Questions to answer:
a – Rewrite everything from "The news comes" down to "Scotland for terminally ill people." in the article on assisted suicide in Scotland, replacing "director" with "head".
b – According to the article on assisted suicide in Scotland, what percentage of people in the poll commissioned by Humanist Society Scotland and Dignity in Dying Scotland favor making assisted suicide an option for terminally ill people?

THE debate around the issue of assisted suicide is heating up ahead of the Scottish parliament elections later this year.
Controversial calls for a change in euthanasia laws are on the rise, with more than three quarters of Scots (76%) in support of parliamentarians debating the issue after May’s Holyrood elections.
The poll, commissioned by Humanist Society Scotland and Dignity in Dying Scotland, found that 87% of people are in favour of making assisted suicide an option for terminally ill people.
The news comes just weeks after former Scottish Conservative leader Ruth Davidson announced that she has changed her stance on the issue – having previously voted against a bill to legalise assisted dying in 2015.
Alyson Thomson, director of Dignity in Dying Scotland, said: “The quality of life matters just as much as life itself.
“We are seeing a growing movement of support for our campaign, and more people are speaking out about the difficult choices which they sometimes face.”
Dignity in Dying Scotland only supports the option of assisted dying in Scotland for terminally ill people.
According to Mrs Thomson, the main argument against their campaign is that palliative care is a suitable alternative.
She said: “We absolutely support calls for more investment in palliative care, but it doesn’t work for everybody.
“Palliative care and assisted dying are not mutually exclusive and people should be allowed to die with dignity.”
Although only the Greens and the Liberal Democrats – who currently hold just ten out of the 129 seats in the Scottish Parliament between them – have a strong stance in support of the move to change euthanasia legislation, Mrs Thomson says “there is cross-party support” from a number of current MSPs.
A members’ bill tabled by former Deputy SNP leader Margo MacDonald was rejected in Holyrood in 2015, and the issue has not been debated in the Scottish Parliament since.
However, consecutive polls are now showing growing public support for the legalisation of assisted suicide in Scotland – with other western countries like Canada, and parts of the USA and Australia already practicing it to varying extents.
Chief executive of Humanist Society Scotland, Fraser Sutherland, said that the reasons for the change in public opinion over time include the changing demographics of the country, and the changing stances of medical bodies like the British Medical Association – who are now neutral on the issue.
He said: “Children born in the 60s and 70s are not bringing their children up to be religious in the same way that their parents did to them.”
New Zealand became the latest country to legalise assisted suicide for terminally ill patients with less than six months to live, becoming the first nation to put the matter to a nationwide vote.
More than 65% of votes cast were in favour of the bill.
However, assisted dying of any sort is illegal in the overwhelming majority of European countries, despite a growing dialogue in many.
Mr Sutherland added: “The cruel fact remains that individuals are continued to be denied choices at the end of their life in Scotland.
“Yet those rich and well enough are able to access such options by travelling abroad at great personal expense.
“This must change.”“The cruel fact remains that individuals are continued to be denied choices at the end of their life in Scotland.”
Calls for a change in the law have been criticised by Our Duty of Care, a campaign group run by doctors.
Dr Gillian Wright, of Our Duty of Care, agrees that individual autonomy is important, but thinks proposed changes to current legislation would go too far.

Record excerpts:
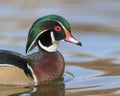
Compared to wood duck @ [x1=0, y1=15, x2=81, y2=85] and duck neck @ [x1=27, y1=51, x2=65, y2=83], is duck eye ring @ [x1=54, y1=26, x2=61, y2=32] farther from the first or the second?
duck neck @ [x1=27, y1=51, x2=65, y2=83]

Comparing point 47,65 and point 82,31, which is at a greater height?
point 82,31

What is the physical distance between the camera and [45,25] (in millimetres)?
10023

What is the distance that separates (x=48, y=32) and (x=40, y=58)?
0.32m

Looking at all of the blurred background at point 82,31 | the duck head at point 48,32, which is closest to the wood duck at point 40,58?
the duck head at point 48,32

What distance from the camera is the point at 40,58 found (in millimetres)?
10086

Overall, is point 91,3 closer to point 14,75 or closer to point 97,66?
point 97,66

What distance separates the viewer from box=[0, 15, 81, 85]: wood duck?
9.74 m

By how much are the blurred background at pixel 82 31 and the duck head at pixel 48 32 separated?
1.56 feet

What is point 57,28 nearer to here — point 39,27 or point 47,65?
point 39,27

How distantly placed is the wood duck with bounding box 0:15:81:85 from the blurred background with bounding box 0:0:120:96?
0.28 m

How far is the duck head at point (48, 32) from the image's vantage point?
10.0m

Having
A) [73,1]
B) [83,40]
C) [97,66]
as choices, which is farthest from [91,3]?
[97,66]

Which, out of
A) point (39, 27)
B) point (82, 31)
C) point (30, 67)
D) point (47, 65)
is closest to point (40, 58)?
point (47, 65)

Results of the exercise:
a –
The news comes just weeks after former Scottish Conservative leader Ruth Davidson announced that she has changed her stance on the issue – having previously voted against a bill to legalise assisted dying in 2015.
Alyson Thomson, head of Dignity in Dying Scotland, said: “The quality of life matters just as much as life itself.
“We are seeing a growing movement of support for our campaign, and more people are speaking out about the difficult choices which they sometimes face.”
Dignity in Dying Scotland only supports the option of assisted dying in Scotland for terminally ill people.

b – 87%